[Opening DATA IN THIS EXERCISE section]
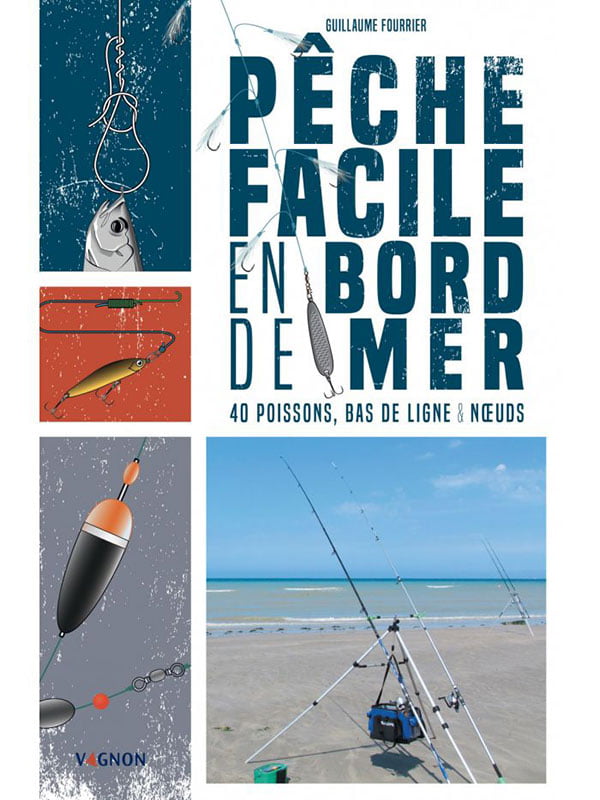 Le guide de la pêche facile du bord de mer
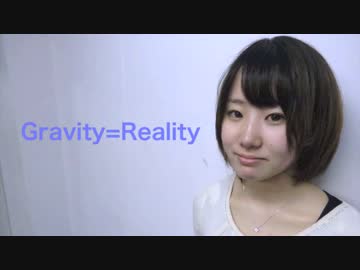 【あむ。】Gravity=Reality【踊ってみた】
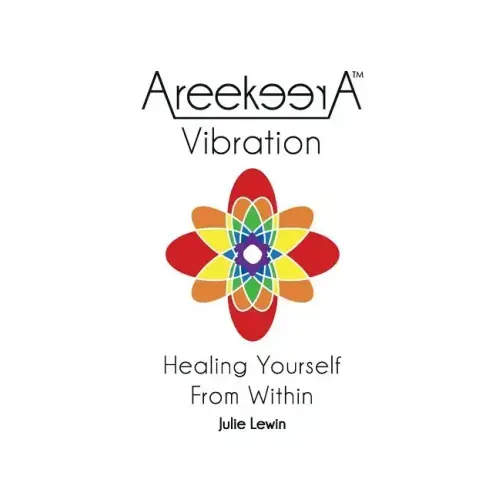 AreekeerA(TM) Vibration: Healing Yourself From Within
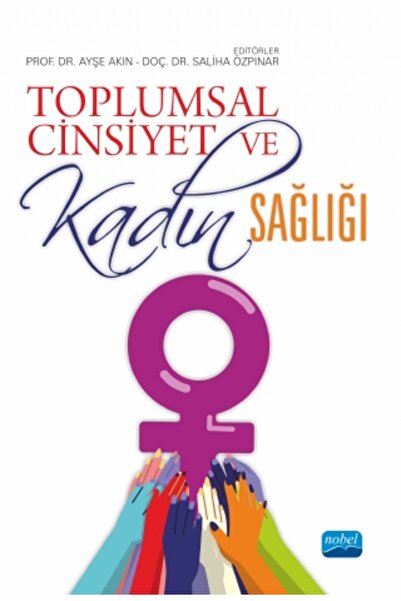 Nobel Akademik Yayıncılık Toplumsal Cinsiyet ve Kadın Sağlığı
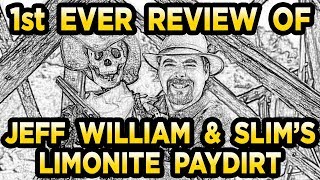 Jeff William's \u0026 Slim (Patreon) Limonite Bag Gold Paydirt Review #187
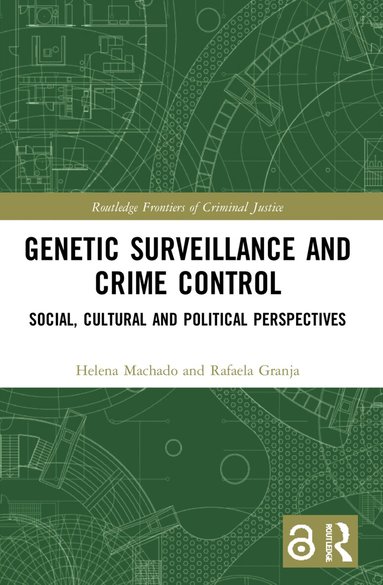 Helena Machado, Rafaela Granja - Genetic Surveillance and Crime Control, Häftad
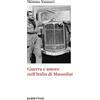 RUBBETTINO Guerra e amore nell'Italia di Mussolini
[Closing DATA IN THIS EXERCISE section]
Retype the whole of the data verbatim. Skip every picture.

• **SOLUTION**
 Le guide de la pêche facile du bord de mer
 【あむ。】Gravity=Reality【踊ってみた】
 AreekeerA(TM) Vibration: Healing Yourself From Within
 Nobel Akademik Yayıncılık Toplumsal Cinsiyet ve Kadın Sağlığı
 Jeff William's \u0026 Slim (Patreon) Limonite Bag Gold Paydirt Review #187
 Helena Machado, Rafaela Granja - Genetic Surveillance and Crime Control, Häftad
 RUBBETTINO Guerra e amore nell'Italia di Mussolini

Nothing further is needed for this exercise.